### Texte à lire
==*==

L’Igas constate que ces objectifs n’ont pas été véritablement atteints :

  • Le CPF a été déployé dans les temps, mais cette rapidité d’exécution s’est faite aux dépens de l’expérience utilisateur.
  • L’autonomisation de l’individu s’est heurtée à la complexité du dispositif et à son manque de lisibilité pour le bénéficiaire : le système de listes apparaît à la fois confus et injuste à ceux qui recherchent une formation précise et ne la trouvent pas.
  • L’ambition qualifiante a été en partie contrariée par le fait que les entreprises et les salariés ont souvent utilisé le CPF comme un DIF, pour financer des formations courtes de langues ou de bureautique. 40% des dossiers CPF de salariés ont servi en 2016 à financer un Toeic ou un Bulats ! En tout, 73% correspondent à des formations courtes.
  • Enfin, le déploiement laborieux du CEP n’a pas encore permis de faire des progrès significatifs dans l’accès à la formation pour tous.

Tableau tiré du rapport IGAS « Bilan d’étape du déploiement du compte personnel de formation (CPF) »

Que faire ?

==*==

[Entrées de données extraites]
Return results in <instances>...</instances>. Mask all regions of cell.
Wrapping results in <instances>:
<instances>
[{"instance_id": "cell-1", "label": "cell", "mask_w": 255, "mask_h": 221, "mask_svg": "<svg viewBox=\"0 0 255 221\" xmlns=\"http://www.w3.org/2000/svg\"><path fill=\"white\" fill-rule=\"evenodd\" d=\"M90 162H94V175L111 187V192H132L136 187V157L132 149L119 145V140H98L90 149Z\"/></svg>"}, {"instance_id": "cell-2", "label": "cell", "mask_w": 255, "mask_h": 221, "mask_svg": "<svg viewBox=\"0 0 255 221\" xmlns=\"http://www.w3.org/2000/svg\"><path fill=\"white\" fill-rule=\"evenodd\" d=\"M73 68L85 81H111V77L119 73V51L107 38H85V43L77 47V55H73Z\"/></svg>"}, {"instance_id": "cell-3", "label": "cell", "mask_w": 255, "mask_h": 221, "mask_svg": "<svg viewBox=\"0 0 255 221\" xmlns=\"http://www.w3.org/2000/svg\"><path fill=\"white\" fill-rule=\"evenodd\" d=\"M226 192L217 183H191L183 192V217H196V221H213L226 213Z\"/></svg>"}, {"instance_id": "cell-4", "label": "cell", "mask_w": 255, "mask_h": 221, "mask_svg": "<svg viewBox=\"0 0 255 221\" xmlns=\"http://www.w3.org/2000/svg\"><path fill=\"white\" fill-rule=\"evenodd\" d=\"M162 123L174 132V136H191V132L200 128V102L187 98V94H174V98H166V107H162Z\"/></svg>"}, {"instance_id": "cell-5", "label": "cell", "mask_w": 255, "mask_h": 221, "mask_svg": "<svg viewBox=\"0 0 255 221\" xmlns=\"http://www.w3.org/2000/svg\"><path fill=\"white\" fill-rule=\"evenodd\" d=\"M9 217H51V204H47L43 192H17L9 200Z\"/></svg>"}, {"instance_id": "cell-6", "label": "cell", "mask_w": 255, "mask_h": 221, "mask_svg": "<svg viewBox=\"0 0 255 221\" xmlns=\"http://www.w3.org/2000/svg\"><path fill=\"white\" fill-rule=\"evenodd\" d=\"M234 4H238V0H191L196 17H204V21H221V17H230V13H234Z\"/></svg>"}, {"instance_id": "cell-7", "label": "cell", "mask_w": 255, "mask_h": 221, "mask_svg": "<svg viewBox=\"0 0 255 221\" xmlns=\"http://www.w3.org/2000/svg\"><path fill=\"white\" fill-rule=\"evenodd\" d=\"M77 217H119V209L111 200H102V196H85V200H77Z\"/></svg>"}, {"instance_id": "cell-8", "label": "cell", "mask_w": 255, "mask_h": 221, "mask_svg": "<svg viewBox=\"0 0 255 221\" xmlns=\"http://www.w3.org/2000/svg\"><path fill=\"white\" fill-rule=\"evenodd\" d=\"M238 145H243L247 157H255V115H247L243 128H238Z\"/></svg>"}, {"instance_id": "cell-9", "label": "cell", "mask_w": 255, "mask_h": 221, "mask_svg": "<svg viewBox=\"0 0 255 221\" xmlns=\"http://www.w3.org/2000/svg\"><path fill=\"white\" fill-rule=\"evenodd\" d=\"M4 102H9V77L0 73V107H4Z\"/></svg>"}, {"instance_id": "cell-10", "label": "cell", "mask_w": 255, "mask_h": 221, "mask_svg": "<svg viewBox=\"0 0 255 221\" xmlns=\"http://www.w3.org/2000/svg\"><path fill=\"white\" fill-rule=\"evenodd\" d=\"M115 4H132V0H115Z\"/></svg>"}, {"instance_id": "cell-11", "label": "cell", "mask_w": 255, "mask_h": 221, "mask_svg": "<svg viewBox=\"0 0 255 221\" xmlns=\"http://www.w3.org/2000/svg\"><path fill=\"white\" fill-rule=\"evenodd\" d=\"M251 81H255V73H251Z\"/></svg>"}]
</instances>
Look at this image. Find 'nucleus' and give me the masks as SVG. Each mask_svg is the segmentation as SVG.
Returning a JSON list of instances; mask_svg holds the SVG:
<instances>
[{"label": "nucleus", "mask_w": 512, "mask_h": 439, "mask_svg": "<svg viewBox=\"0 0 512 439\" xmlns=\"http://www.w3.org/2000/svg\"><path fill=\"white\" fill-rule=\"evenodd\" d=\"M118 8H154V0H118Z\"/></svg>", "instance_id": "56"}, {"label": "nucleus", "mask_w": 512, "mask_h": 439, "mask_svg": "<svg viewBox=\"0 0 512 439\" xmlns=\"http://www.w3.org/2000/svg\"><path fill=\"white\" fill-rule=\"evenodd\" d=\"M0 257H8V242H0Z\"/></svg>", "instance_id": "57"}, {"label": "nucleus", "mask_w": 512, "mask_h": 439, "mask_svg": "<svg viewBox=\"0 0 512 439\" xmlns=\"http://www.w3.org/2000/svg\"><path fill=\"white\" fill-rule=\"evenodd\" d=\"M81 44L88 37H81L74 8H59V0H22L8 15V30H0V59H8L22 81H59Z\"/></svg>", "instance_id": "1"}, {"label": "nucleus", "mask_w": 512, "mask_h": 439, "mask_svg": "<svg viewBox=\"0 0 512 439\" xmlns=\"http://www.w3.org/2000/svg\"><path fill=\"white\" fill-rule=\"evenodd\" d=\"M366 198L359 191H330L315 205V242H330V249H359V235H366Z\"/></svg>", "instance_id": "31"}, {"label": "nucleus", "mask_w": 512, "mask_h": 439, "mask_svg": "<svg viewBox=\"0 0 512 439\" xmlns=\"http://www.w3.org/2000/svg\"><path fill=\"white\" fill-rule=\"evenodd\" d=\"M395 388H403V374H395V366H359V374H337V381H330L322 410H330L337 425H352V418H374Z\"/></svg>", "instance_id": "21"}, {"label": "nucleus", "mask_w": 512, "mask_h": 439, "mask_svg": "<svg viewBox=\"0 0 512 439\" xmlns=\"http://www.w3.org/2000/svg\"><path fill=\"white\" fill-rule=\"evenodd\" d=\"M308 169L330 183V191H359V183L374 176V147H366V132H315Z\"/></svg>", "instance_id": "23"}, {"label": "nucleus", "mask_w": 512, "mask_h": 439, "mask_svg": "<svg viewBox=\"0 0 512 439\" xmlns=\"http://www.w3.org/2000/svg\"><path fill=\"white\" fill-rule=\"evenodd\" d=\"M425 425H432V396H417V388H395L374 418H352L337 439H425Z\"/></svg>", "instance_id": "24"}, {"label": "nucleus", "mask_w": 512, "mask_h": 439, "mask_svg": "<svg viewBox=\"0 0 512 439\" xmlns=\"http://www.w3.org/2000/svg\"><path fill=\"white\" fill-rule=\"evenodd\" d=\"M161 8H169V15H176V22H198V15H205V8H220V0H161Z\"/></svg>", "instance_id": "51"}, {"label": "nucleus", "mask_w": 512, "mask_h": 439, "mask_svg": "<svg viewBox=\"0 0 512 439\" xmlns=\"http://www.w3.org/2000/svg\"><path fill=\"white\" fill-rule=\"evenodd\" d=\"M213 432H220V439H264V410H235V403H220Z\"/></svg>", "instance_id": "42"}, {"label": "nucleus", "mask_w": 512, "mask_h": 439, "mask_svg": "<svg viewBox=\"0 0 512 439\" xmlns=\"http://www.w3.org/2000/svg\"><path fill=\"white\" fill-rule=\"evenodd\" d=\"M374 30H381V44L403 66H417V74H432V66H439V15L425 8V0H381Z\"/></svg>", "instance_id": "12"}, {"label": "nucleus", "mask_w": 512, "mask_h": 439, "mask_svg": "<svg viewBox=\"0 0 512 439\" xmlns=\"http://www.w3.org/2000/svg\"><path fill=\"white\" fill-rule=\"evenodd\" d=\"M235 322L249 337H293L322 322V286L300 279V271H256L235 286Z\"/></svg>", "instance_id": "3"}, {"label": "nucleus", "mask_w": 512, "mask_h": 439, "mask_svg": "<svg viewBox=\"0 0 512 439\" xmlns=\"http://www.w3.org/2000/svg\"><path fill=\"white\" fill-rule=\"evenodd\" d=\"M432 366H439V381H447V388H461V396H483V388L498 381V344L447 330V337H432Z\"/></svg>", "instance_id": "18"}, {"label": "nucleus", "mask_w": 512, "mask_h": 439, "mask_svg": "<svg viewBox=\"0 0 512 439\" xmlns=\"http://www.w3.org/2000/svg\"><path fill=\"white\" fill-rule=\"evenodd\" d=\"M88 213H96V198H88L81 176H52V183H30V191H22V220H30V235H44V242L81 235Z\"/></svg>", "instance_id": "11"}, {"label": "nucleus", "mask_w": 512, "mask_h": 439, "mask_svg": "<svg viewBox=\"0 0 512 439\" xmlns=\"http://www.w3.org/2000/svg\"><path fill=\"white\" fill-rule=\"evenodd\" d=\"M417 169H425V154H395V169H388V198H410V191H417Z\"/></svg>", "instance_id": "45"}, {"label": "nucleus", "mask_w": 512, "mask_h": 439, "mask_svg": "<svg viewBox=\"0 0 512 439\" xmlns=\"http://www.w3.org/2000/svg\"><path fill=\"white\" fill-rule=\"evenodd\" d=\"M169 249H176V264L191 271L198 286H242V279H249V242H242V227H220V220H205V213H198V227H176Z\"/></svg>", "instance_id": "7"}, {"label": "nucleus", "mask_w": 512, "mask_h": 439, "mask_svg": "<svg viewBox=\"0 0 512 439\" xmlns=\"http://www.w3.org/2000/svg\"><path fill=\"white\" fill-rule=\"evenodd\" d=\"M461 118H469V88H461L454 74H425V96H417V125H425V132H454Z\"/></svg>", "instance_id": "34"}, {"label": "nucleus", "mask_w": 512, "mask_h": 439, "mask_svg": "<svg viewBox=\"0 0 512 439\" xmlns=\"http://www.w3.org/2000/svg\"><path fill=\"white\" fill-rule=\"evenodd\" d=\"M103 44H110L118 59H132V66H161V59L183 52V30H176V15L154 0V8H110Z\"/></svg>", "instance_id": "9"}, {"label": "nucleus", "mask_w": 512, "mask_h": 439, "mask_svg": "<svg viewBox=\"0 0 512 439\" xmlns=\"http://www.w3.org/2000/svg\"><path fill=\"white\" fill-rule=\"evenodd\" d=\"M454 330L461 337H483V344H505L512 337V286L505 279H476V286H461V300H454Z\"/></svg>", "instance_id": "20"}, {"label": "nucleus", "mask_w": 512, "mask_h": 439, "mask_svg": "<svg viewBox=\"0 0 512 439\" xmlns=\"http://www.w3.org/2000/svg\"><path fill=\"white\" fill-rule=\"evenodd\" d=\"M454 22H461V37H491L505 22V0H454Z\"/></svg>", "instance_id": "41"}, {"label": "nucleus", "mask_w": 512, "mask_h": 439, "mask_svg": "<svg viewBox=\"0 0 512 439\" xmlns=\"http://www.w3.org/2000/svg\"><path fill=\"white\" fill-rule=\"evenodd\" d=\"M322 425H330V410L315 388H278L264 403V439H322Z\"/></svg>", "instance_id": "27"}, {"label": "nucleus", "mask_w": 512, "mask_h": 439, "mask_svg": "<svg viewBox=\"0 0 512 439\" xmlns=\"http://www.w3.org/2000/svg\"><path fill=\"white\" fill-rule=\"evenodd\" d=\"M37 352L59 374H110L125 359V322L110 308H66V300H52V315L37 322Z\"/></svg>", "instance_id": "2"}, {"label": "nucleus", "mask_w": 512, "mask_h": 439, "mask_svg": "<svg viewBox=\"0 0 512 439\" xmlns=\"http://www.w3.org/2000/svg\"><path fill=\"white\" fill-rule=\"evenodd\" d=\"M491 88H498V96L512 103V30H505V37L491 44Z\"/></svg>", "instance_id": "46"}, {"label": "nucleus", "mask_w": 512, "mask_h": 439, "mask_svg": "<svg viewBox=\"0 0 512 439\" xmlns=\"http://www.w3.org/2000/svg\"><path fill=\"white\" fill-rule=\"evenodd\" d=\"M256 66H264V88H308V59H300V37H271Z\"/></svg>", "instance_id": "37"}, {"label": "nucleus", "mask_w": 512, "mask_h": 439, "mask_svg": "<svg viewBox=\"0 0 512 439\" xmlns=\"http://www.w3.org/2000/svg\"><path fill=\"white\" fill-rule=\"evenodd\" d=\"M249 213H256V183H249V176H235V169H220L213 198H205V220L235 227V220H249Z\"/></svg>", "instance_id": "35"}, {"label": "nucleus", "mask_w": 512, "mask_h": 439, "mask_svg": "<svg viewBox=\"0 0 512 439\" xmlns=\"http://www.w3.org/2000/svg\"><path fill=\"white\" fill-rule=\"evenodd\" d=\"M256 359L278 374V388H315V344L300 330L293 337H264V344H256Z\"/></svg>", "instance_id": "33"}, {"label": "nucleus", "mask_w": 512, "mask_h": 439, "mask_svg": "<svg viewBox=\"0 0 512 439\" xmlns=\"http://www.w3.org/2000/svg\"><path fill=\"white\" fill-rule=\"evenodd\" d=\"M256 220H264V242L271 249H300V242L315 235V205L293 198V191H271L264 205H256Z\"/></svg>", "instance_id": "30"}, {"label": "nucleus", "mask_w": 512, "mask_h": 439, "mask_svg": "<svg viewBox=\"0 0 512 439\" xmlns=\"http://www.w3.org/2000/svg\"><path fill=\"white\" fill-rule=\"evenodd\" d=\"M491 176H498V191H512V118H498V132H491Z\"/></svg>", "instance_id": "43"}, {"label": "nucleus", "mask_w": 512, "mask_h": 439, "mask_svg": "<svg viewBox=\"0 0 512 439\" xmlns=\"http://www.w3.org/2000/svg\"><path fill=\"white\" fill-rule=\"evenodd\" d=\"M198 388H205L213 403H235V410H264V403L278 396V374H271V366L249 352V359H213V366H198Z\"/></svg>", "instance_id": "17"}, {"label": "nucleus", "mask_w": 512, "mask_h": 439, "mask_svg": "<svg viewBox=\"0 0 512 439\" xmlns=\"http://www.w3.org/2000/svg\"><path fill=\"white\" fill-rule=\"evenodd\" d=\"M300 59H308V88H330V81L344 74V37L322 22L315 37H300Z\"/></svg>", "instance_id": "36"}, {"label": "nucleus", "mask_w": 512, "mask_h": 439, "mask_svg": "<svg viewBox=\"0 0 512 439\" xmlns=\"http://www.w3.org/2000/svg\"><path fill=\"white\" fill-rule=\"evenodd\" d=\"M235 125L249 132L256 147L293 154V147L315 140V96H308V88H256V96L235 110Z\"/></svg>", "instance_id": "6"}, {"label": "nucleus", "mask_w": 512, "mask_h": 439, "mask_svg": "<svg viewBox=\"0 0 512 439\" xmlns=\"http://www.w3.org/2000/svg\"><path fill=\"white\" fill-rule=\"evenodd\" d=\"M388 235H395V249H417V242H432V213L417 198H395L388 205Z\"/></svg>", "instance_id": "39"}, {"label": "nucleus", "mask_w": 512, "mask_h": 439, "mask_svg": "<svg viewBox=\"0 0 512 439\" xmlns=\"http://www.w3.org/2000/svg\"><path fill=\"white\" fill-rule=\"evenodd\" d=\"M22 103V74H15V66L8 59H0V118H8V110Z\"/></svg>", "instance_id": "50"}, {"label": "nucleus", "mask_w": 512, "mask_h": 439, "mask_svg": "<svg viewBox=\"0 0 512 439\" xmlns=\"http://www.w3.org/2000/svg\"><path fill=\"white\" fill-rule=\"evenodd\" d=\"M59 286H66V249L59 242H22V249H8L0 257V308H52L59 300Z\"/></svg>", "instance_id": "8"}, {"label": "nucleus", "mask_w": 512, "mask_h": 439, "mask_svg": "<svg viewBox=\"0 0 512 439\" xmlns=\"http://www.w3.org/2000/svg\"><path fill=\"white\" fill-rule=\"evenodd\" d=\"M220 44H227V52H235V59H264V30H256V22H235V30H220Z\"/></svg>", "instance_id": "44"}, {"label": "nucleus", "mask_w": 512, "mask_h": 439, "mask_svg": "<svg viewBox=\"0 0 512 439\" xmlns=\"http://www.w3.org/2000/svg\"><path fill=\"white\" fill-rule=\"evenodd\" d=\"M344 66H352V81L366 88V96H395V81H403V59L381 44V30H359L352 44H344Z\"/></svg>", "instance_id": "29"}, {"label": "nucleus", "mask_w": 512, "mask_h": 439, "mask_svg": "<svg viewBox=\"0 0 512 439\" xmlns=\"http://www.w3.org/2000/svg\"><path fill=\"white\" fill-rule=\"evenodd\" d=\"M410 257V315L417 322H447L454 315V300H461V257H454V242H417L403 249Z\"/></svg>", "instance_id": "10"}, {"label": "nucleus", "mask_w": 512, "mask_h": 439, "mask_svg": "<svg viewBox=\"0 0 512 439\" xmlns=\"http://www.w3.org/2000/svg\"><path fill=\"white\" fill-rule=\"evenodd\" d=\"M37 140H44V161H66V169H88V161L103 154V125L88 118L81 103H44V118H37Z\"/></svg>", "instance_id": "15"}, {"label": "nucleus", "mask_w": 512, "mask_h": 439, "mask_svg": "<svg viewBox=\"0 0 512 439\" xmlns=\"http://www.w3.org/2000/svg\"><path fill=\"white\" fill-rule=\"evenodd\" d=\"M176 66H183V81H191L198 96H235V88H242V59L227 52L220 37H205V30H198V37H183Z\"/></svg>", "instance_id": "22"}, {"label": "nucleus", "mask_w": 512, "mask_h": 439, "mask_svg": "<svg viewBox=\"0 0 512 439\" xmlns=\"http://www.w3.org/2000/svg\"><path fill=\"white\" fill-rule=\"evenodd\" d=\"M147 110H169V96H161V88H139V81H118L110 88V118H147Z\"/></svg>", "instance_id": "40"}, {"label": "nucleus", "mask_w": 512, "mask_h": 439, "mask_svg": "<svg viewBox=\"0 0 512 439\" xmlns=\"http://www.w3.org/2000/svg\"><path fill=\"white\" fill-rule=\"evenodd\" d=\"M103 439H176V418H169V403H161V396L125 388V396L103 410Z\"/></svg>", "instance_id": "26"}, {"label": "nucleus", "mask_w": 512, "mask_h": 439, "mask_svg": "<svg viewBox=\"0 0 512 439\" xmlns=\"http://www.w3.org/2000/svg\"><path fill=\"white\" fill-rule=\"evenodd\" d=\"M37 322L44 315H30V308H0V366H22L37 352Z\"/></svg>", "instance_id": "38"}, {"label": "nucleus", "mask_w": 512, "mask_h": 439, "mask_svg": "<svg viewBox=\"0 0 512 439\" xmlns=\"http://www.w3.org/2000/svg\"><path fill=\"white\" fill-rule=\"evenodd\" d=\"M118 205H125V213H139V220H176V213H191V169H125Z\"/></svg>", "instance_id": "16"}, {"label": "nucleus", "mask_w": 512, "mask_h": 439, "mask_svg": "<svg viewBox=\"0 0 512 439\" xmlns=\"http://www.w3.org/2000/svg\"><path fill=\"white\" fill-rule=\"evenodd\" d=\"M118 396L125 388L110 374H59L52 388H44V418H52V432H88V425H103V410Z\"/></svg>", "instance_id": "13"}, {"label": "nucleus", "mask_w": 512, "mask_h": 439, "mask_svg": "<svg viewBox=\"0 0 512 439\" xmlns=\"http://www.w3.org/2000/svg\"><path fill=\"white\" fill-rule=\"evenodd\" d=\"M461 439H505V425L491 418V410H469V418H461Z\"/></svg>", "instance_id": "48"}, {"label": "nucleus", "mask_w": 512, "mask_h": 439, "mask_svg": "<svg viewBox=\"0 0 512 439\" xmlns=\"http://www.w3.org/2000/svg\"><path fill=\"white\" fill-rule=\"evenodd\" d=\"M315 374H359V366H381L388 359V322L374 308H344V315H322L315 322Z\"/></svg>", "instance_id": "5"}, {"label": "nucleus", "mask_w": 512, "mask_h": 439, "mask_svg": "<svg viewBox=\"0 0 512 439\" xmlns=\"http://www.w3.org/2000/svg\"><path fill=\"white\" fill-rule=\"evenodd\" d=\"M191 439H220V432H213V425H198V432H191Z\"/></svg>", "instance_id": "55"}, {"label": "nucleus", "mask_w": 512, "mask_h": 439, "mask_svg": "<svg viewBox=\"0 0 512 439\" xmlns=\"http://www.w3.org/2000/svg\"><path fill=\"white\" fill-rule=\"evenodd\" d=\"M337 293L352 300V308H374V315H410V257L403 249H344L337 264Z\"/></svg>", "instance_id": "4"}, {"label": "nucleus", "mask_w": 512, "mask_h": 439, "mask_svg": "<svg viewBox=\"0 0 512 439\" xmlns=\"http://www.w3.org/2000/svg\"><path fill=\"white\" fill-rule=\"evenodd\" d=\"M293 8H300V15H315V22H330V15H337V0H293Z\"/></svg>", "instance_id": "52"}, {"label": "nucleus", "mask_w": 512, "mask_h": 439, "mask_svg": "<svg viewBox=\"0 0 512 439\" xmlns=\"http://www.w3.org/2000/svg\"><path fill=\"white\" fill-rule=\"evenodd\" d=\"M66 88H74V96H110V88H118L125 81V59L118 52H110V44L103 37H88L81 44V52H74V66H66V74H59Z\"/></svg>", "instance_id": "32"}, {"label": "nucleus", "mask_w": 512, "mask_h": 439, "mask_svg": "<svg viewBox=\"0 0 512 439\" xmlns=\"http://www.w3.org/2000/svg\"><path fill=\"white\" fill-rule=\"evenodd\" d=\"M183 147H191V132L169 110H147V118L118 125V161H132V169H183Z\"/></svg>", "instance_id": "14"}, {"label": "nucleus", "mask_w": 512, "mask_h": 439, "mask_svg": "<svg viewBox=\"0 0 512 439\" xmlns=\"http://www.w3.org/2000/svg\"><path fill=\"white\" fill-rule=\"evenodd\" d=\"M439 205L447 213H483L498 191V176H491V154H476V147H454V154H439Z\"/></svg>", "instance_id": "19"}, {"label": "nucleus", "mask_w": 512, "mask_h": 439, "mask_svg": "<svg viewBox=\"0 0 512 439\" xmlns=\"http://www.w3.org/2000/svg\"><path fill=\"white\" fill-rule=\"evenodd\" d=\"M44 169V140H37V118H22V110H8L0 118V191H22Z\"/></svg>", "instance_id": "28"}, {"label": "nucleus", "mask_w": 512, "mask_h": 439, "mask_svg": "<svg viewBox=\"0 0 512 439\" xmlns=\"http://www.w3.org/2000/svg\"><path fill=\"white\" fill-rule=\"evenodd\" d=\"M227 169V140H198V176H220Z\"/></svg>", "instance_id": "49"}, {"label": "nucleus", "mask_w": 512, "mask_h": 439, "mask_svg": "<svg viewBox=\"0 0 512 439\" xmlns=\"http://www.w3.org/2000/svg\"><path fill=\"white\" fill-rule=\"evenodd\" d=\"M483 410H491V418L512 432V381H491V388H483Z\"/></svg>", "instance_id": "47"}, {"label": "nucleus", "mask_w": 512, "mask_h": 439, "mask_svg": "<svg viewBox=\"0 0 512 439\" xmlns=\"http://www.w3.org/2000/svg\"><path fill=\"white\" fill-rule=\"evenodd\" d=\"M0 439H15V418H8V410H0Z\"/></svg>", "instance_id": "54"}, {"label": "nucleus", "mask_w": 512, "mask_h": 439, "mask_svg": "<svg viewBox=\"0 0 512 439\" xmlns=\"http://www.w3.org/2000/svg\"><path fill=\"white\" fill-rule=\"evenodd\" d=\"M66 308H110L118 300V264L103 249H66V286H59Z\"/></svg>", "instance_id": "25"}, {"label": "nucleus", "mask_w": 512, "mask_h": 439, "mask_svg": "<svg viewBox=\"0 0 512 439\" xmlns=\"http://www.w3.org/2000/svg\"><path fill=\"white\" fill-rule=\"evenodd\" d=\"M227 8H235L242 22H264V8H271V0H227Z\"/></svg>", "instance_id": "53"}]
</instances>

==*==

### Exercice 1
Répondez à ces questions sur le texte sur le CPF :
(a) Quelle part des dossiers CPF de salariés a servi en 2016 à financer un Toeic ou un Bulats ?
(b) Aux dépens de quoi la rapidité d'exécution du déploiement s'est-elle faite ?
(c) Qu'est-ce qui n'a pas encore permis de faire des progrès significatifs dans l'accès à la formation pour tous ?
### Exercice 2
Recopiez, s'il vous plaît, le passage du texte sur le CPF qui va de « L’Igas constate que » jusqu'à « la trouvent pas. » inclus.
### Exercice 3
Poursuivez le texte sur le CPF à partir de l'endroit où il s'arrête.
Les enregistrements ne jouent aucun rôle ici.

### Réponse 1
(a) 40 %.
(b) L'expérience utilisateur.
(c) Le déploiement laborieux du CEP.

### Réponse 2
L’Igas constate que ces objectifs n’ont pas été véritablement atteints :

  • Le CPF a été déployé dans les temps, mais cette rapidité d’exécution s’est faite aux dépens de l’expérience utilisateur.
  • L’autonomisation de l’individu s’est heurtée à la complexité du dispositif et à son manque de lisibilité pour le bénéficiaire : le système de listes apparaît à la fois confus et injuste à ceux qui recherchent une formation précise et ne la trouvent pas.

### Réponse 3
Face à ces difficultés, l’ambition du candidat Macron était d’orienter l’essentiel de la contribution des entreprises vers un dispositif de type CPF, qui aurait été utilisable par les bénéficiaires à volonté et sans médiation. Augmenter les ressources allouées, donc, et supprimer les listes d’éligibilité, remplacées par une labellisation. On sait les craintes suscitées auprès des Opca par ce programme.

Ce programme était ambitieux, mais peu détaillé. Comme souvent, la question-clé « que supprime-t-on ? » était soigneusement éludée. Le rapport de l’Igas va plutôt dans le même sens, dans l’esprit ; mais en choisissant des modalités plus restreintes et plus cohérentes avec la réalité du système.

 

Plus de moyens

L’Inspection recommande ainsi de faire passer la part de la contribution des employeurs allouée au CPF de 0,2% à 0,5%. Pour y parvenir, on intègrerait les 0,2% alloués au CIF (Congé individuel de formation) et la moitié des 0,2% versés au FPSPP (dans les entreprises de 50 salariés au moins ; entre 11 et 49 salariés, ces deux pourcentages sont de 0,15%).

Assisterait-on alors à la disparition du CIF ? Non, le dispositif resterait distinct, et deviendrait avec le temps l’outil « formation longue » du CPF. On croit comprendre que tous les Opca deviendraient Opacif (c’est-à-dire gestionnaires du Cif), comme certains le sont déjà. Les deux réseaux, en tout cas, se rapprocheraient.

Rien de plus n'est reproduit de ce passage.